[Opening Excerpt to read section]

It has been recognized that there is need to officially standardize a "B" extension - that represents the collection of the Zba, Zbb, and Zbs extensions - for the sake of consistency and conciseness across toolchains and how they identify support for these bitmanip extensions (which, for example, are mandated in RVA and RVB profiles). In conjunction with this an official definition of the misa.B bit will be established - along the lines of misa.B=1 indicating support for at least these three extensions (and misa.B=0 indicating that one or more may not be supported).
https://www.ece.lsu.edu/ee4720/doc/riscv-bitmanip-1.0.0.pdf
http://riscvbook.com/chinese/RISC-V-Reader-Chinese-v2p1.pdf
sh1add:
Performs a shift left by 1 (multiply by 2) and then adds the result to a second operand.
sh2add:
Similar to sh1add
, but shifts the first operand left by 2 (multiply by 4) before addition.
sh3add:
Extends the logic further by shifting the first operand left by 3 (multiply by 8) before addition.
andn:
Performs a bitwise AND of the first operand with the negation of the second operand.
orn:
Performs a bitwise OR of the first operand with the negation of the second operand.
xnor:
Performs a bitwise XOR followed by a NOT operation (XNOR).
min:
Compares two signed integers and selects the smaller value.
minu:
Similar to min
, but operates on unsigned integers.
max:
Compares two signed integers and selects the larger value.
maxu:
Similar to max
, but operates on unsigned integers.
bclr:
Clears a specific bit in the first operand, based on the position specified by the second operand.

[Closing Excerpt to read section]
[Opening Dataset excerpts section]

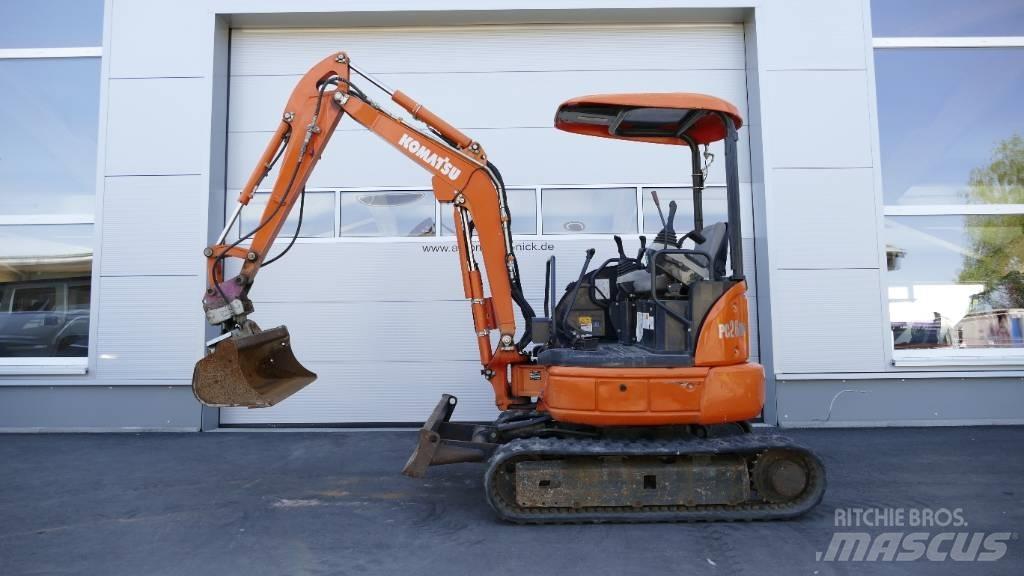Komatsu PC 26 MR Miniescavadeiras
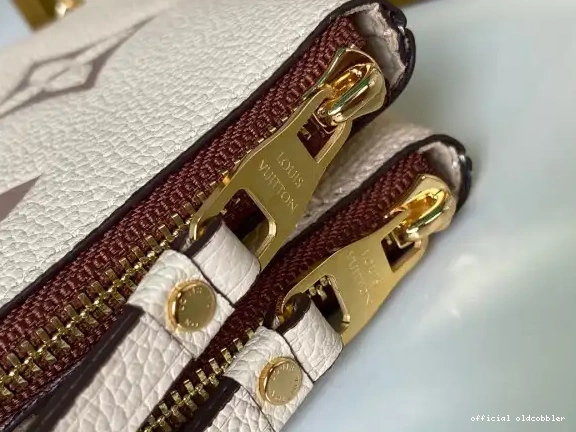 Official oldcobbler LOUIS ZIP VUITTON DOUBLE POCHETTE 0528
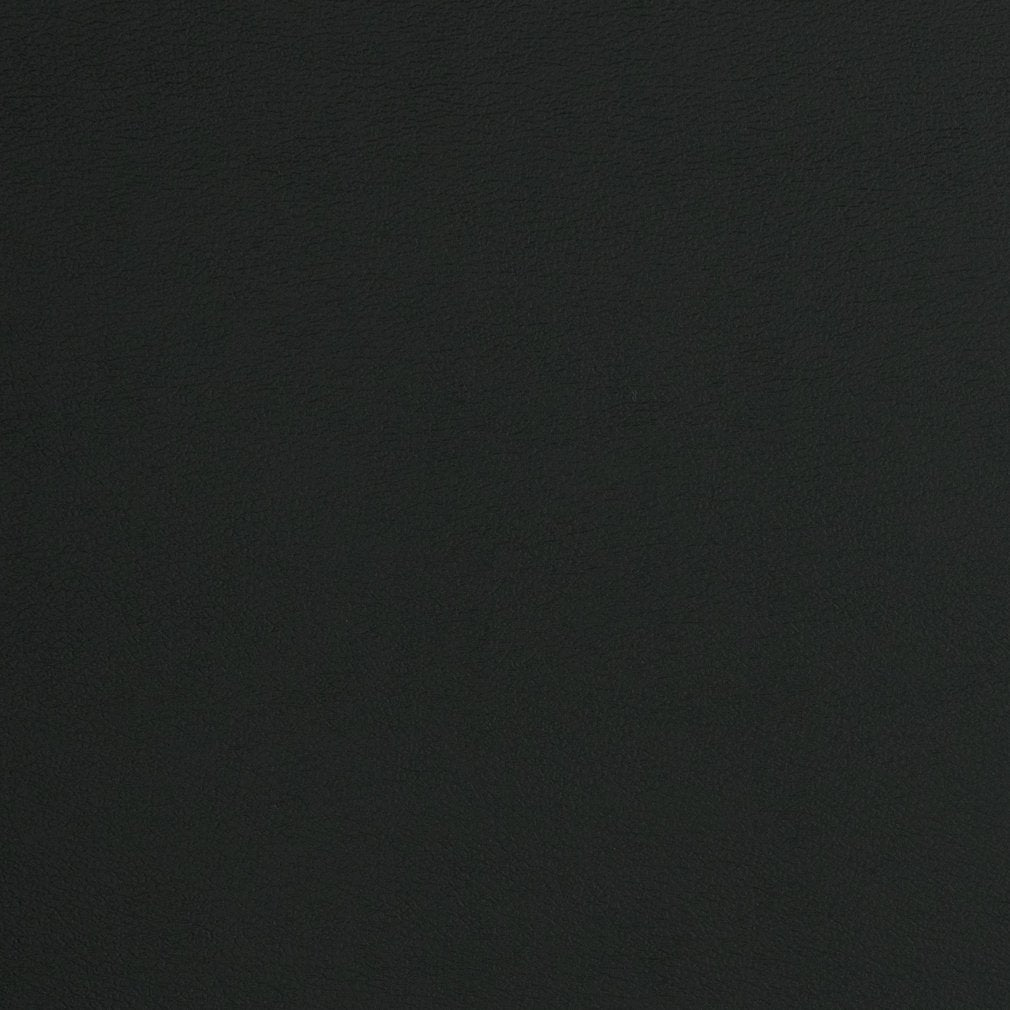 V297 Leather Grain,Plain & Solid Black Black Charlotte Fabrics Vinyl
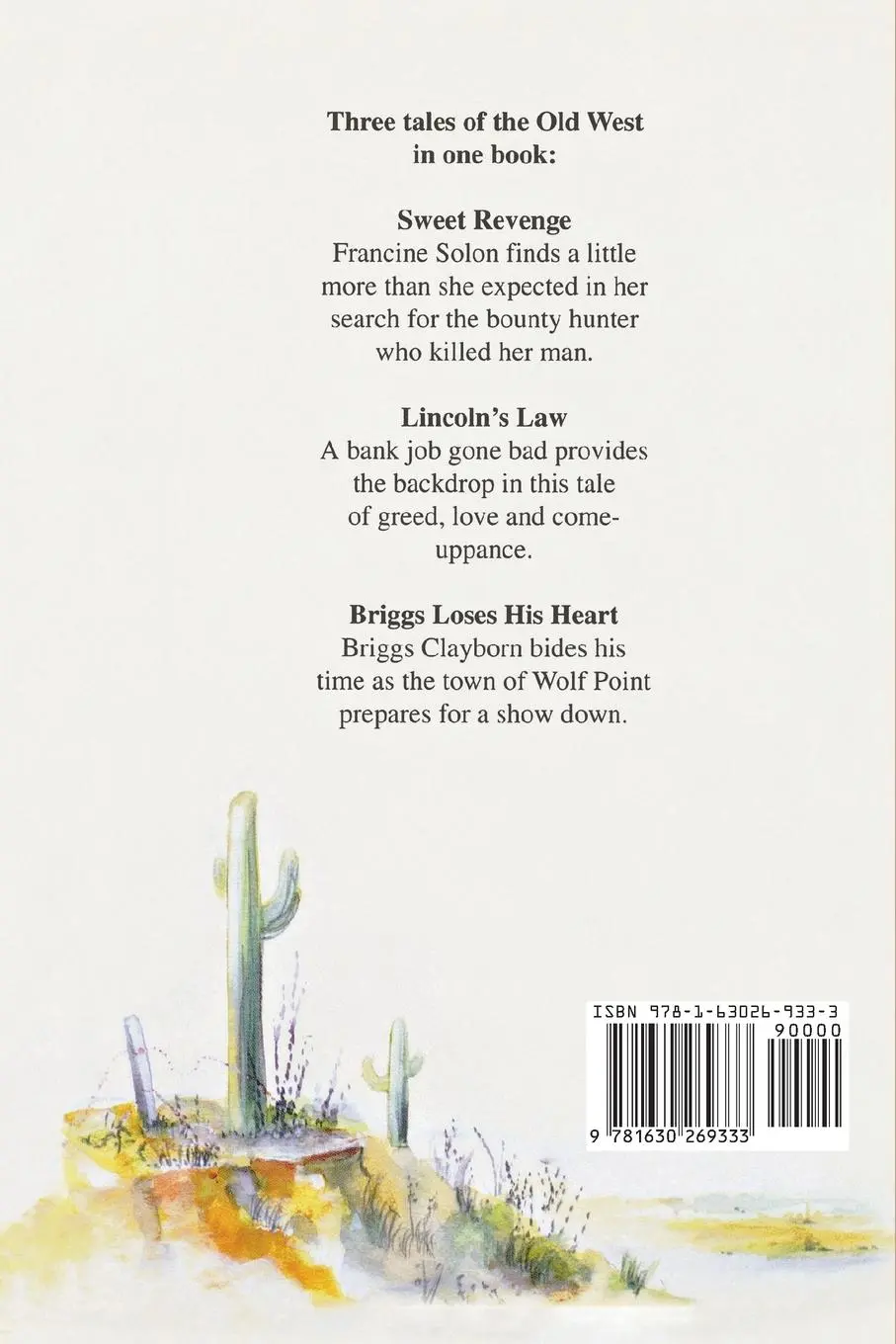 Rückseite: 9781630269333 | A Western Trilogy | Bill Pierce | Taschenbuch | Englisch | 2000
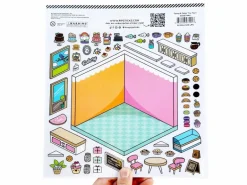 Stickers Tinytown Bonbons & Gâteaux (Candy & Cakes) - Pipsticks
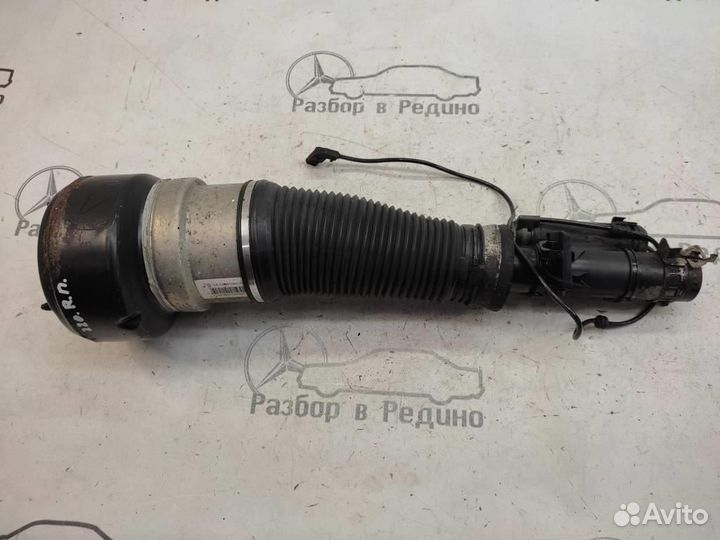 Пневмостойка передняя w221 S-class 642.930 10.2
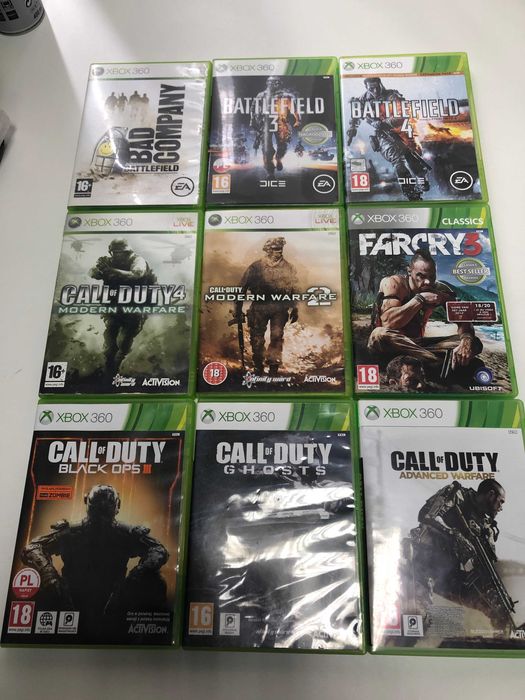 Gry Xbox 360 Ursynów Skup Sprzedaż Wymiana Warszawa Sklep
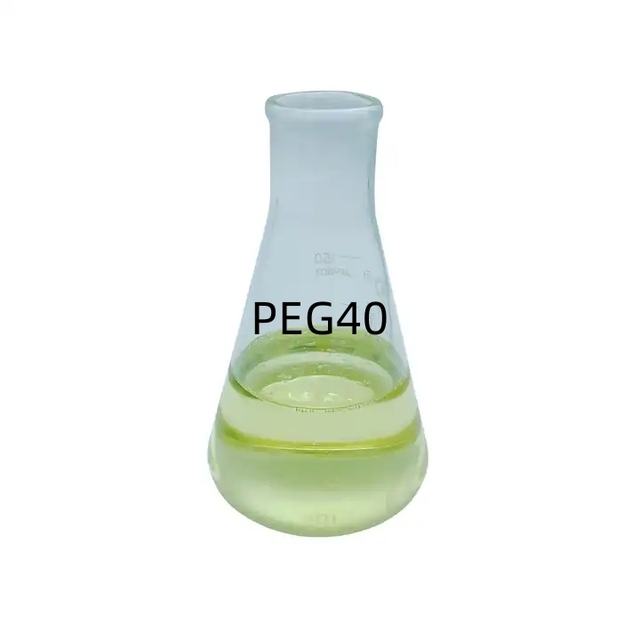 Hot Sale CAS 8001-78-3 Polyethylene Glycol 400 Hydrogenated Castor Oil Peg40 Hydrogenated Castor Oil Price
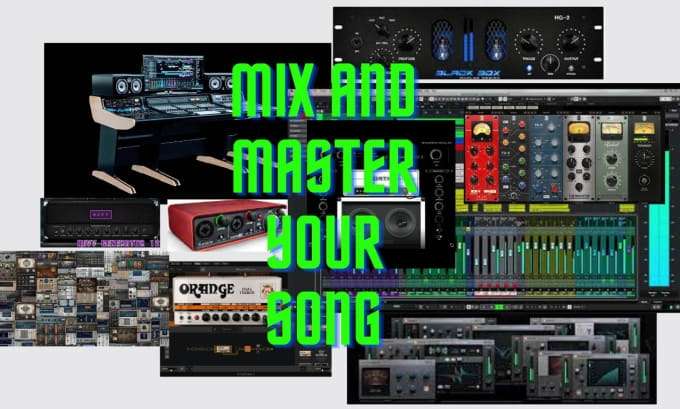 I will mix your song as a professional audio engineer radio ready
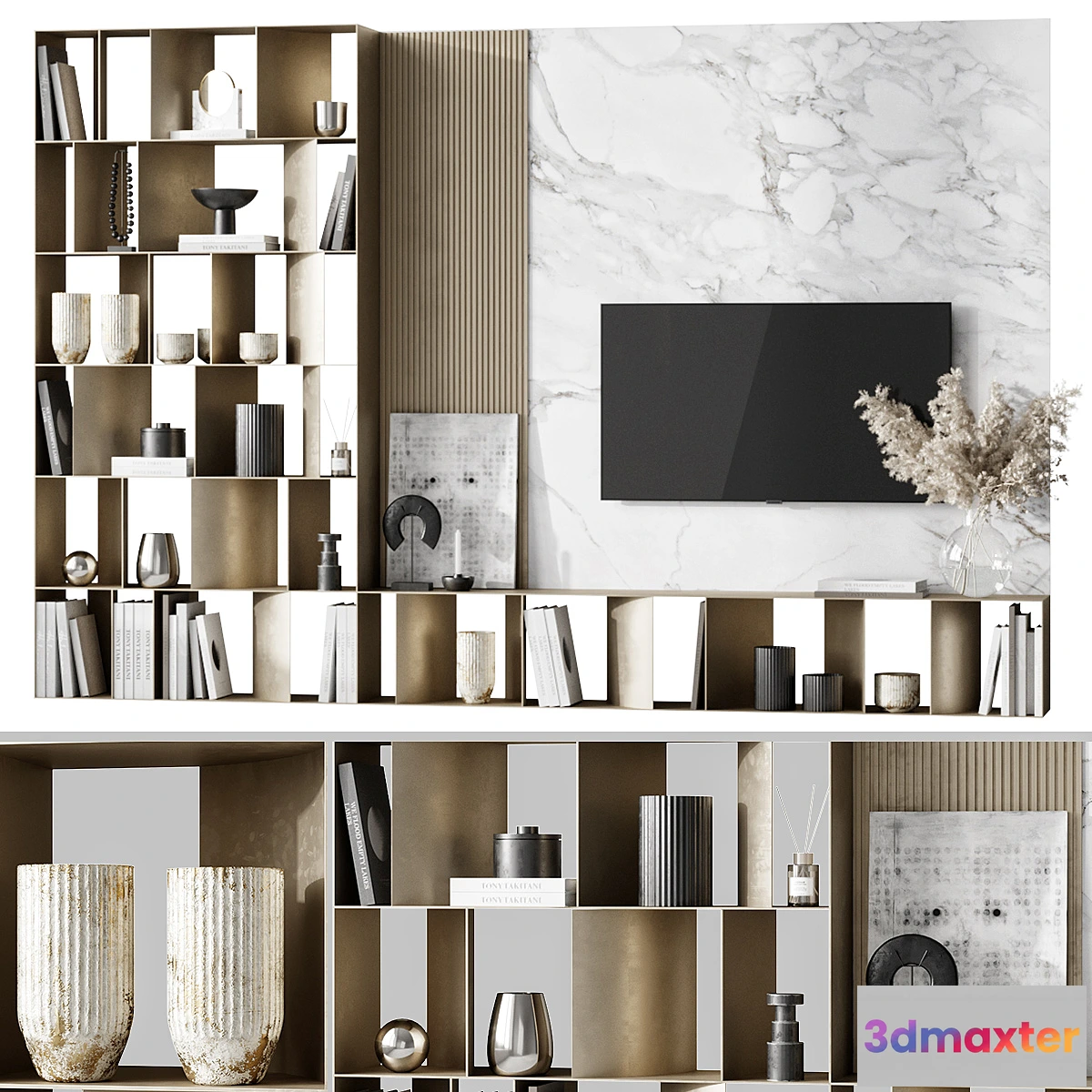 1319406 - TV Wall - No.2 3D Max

[Closing Dataset excerpts section]

__Exercises to complete__
• 1. Name every extension that the bitmanip excerpt says the "B" extension represents.
• 2. Do these statements agree with the bitmanip excerpt? Answer yes or no for each, quoting the words that decide it. (a) A misa.B value of 0 means that none of the three extensions is supported. (b) sh3add shifts the first operand left by 3 before the addition. (c) minu works on signed integers.

__Task results__
• 1. Zba, Zbb, Zbs

• 2.
(a) No: "misa.B=0 indicating that one or more may not be supported"
(b) Yes: "shifting the first operand left by 3 (multiply by 8) before addition"
(c) No: "but operates on unsigned integers"